What does $\left| {\dfrac{{dV}}{{dt}}} \right|$ and $\dfrac{{d\left| V \right|}}{{dt}}$ represents?

Answer 1

Hint:Acceleration is defined as the rate of change of velocity and it is the vector quantity which has magnitude as well as direction. Velocity is also a vector quantity. Whereas speed is a scalar quantity which has only magnitude and no direction. The speed is said to be constant when the object is moving in a circular path and velocity is not constant because the direction keeps on changing with respect to time continuously.

Complete step by step answer:
$ \Rightarrow \left| {\dfrac{{dV}}{{dt}}} \right|$
It represents rate of change of velocity (acceleration, because the equation represents that it is rate of change of velocity and we know that acceleration is defined as rate of change of velocity) and it is vector quantity which has both magnitude and direction.
$ \Rightarrow \dfrac{{d\left| V \right|}}{{dt}}$
It represents the rate of change of speed (magnitude of velocity vector) and it is a scalar quantity which has magnitude only and no direction. Common example for both the equation is an object moving at a constant rate in the circular path, $\left| {\dfrac{{dV}}{{dt}}} \right|$ Would point towards the centre because of centripetal force, centripetal force is required because to continue the motion in circular path. Whereas, $\dfrac{{d\left| V \right|}}{{dt}}$ Value will be equal to Zero, because the speed is constant.

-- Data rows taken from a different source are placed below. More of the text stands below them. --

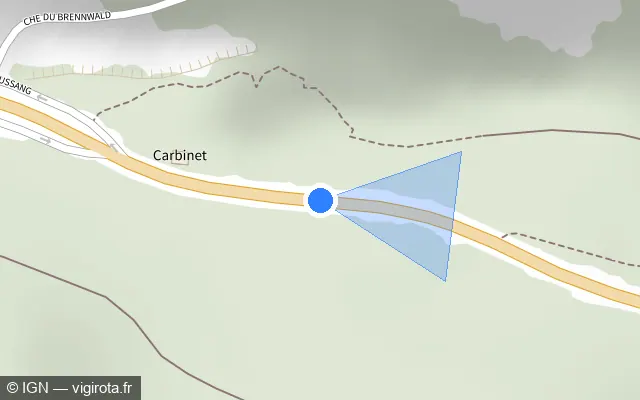 Vue plan de l'emplacement du radar tourelle à Urbès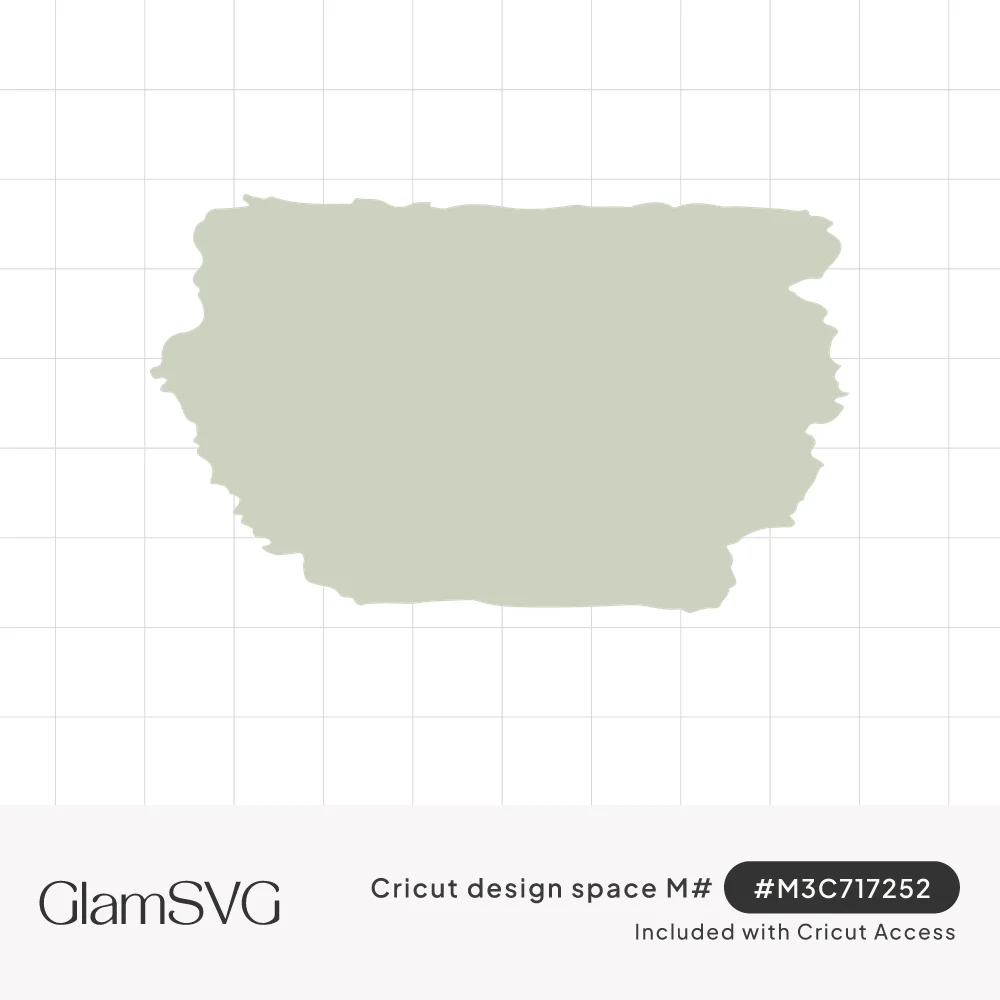 Wide sage green paint brush stroke with rough, textured edges on a white background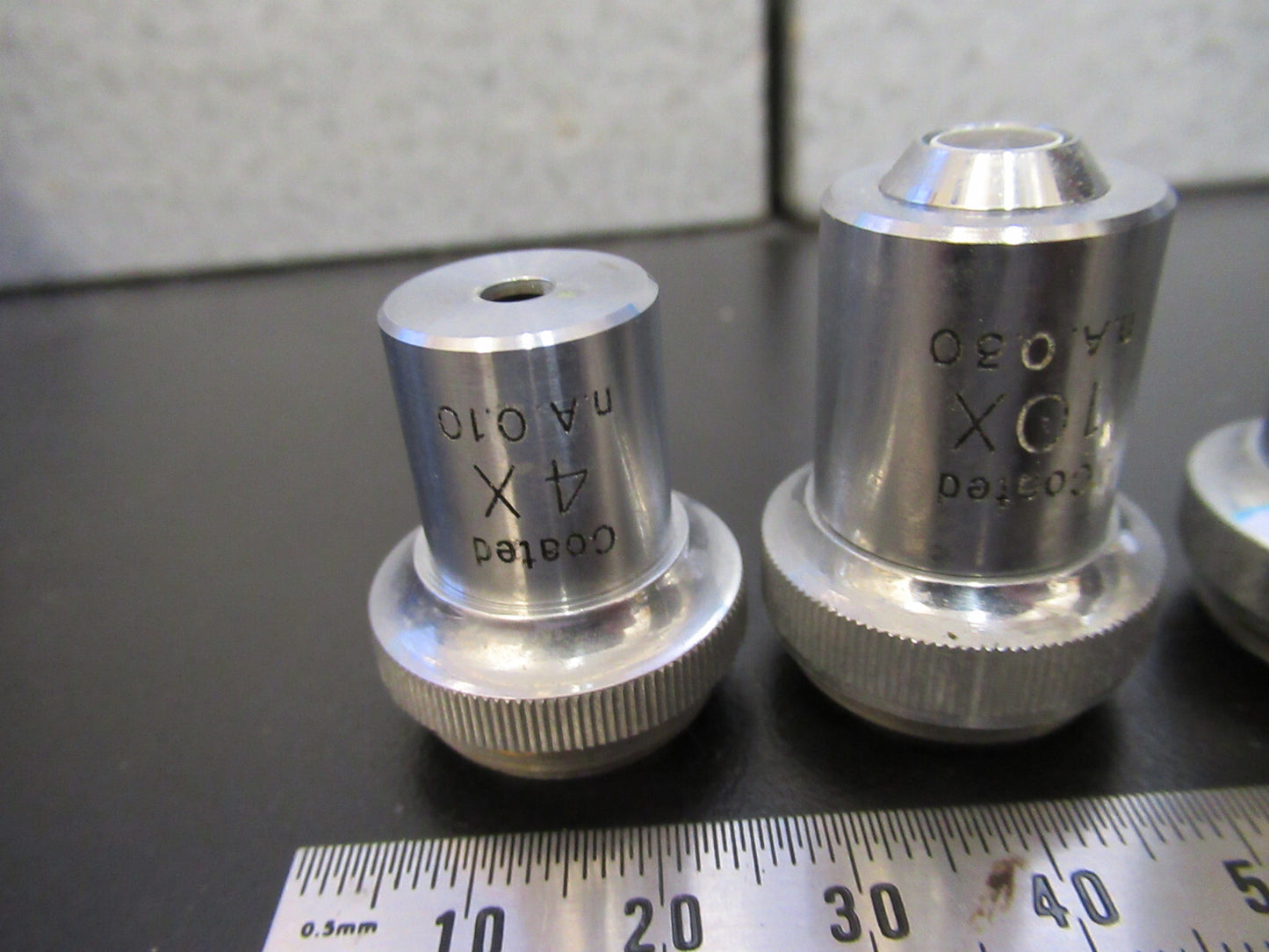 UNITRON LOT JAPAN OBJECTIVE 4X 10X 40X  MICROSCOPE PART AS PICTURED G8-A-56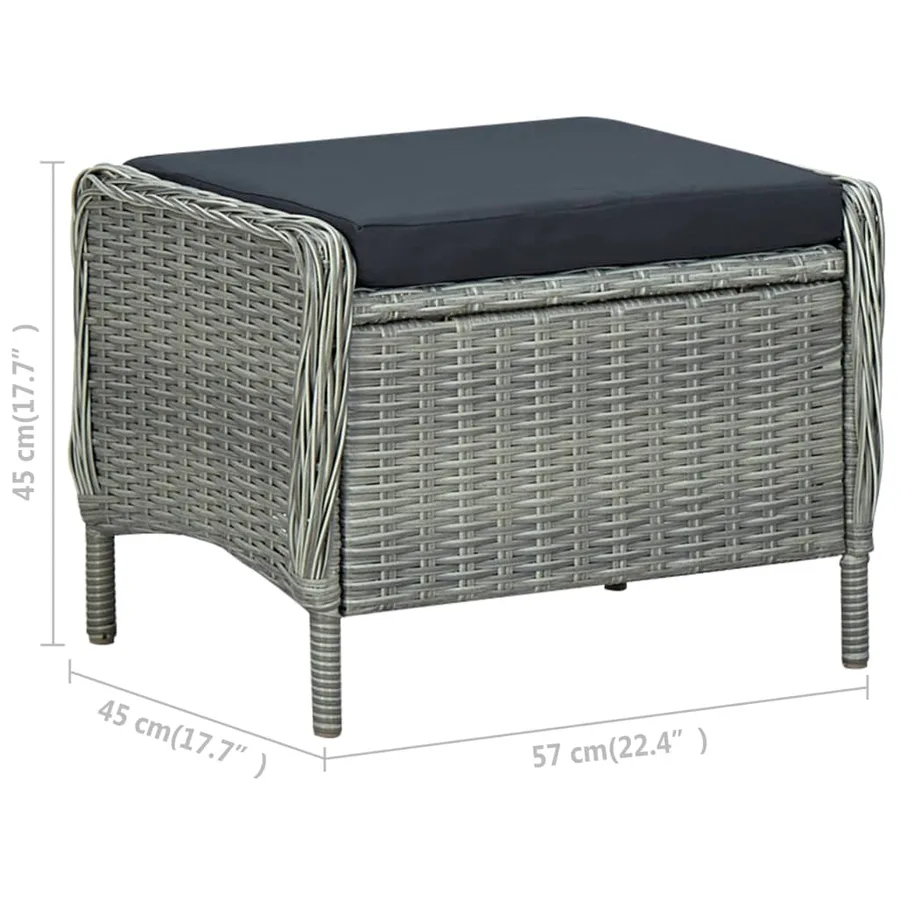 Ensemble à manger d'extérieur et coussins 9 pcs résine tressée - 19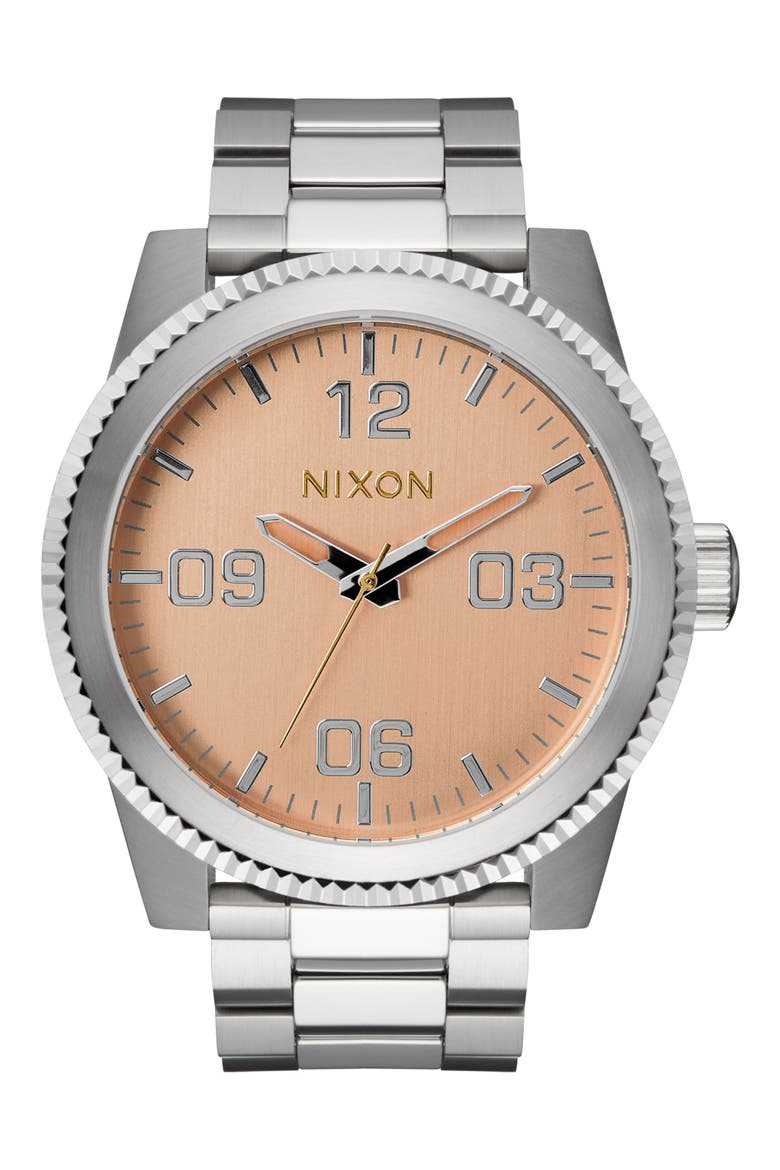 Corporal Bracelet Watch, 48mm, Main, color, SILVER / CORAL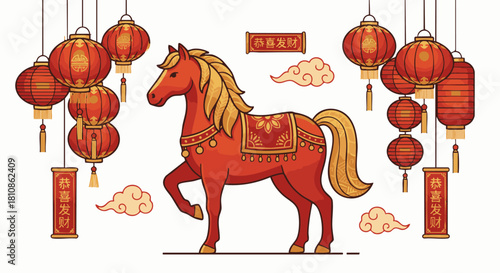 Horse With Lanterns
Flat vector horse standing proudly surrounded by hanging red lanterns, clean outlines, simple gradients, festive holiday mood, isolated element.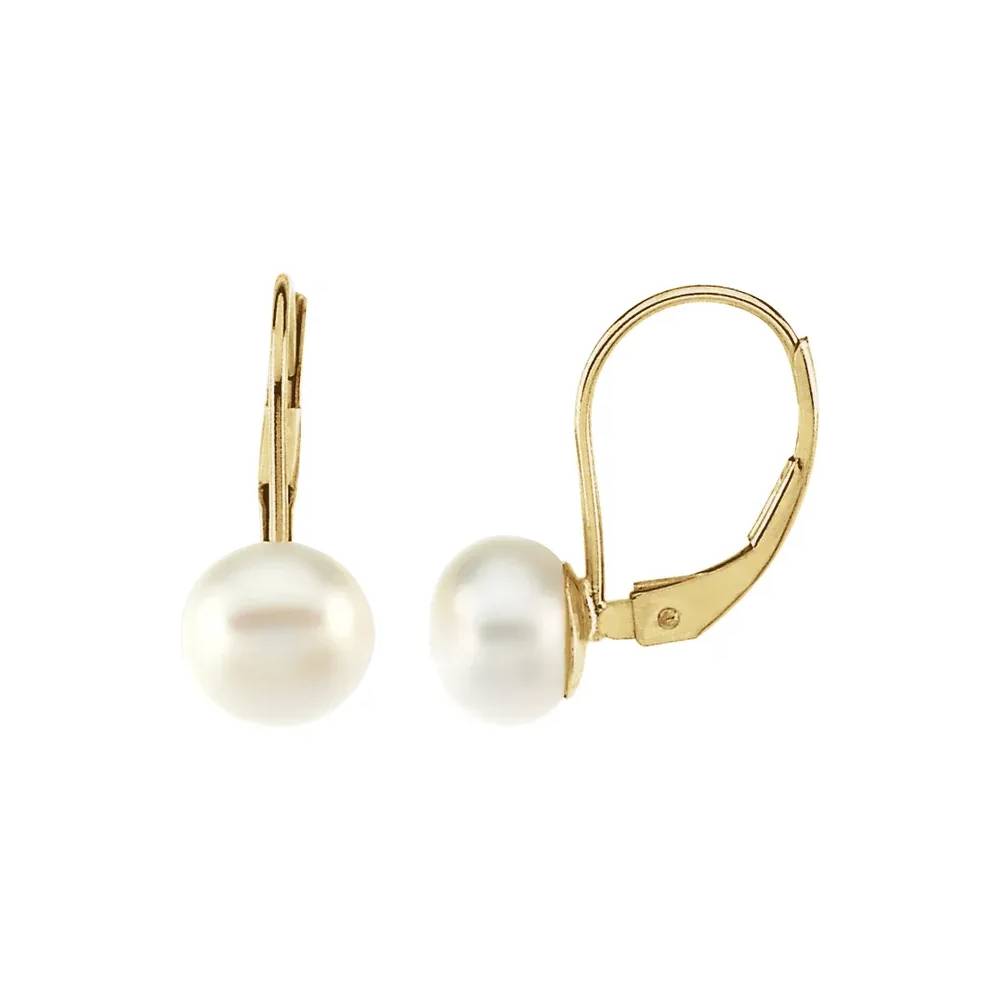 14K Yellow Freshwater Cultured Pearl Lever Back Earrings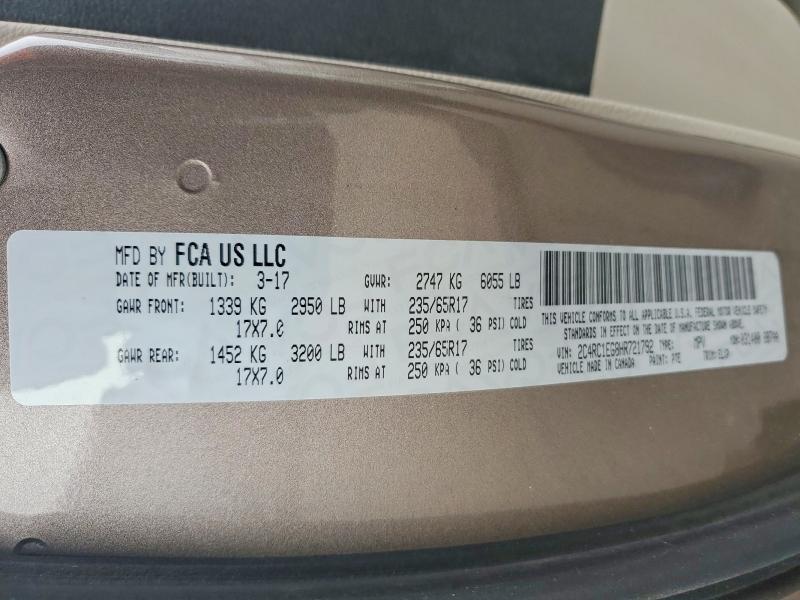 Продажа на аукционе авто 2017 Chrysler Pacifica, vin: 2C4RC1EG8HR721792, номер лота: 45836166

Note:It can be said that rate of change of speed is same as that of rate of change of the magnitude of velocity\[\left\{ {\dfrac{{d\left| V \right|}}{{dt}}} \right\}\]. Therefore the rate of change of speed is not the same as that of rate of change of velocity. And also the rate of change of speed is equal in magnitude to the rate of change of velocity that is acceleration only when the object moves in a straight line without any reversal in direction.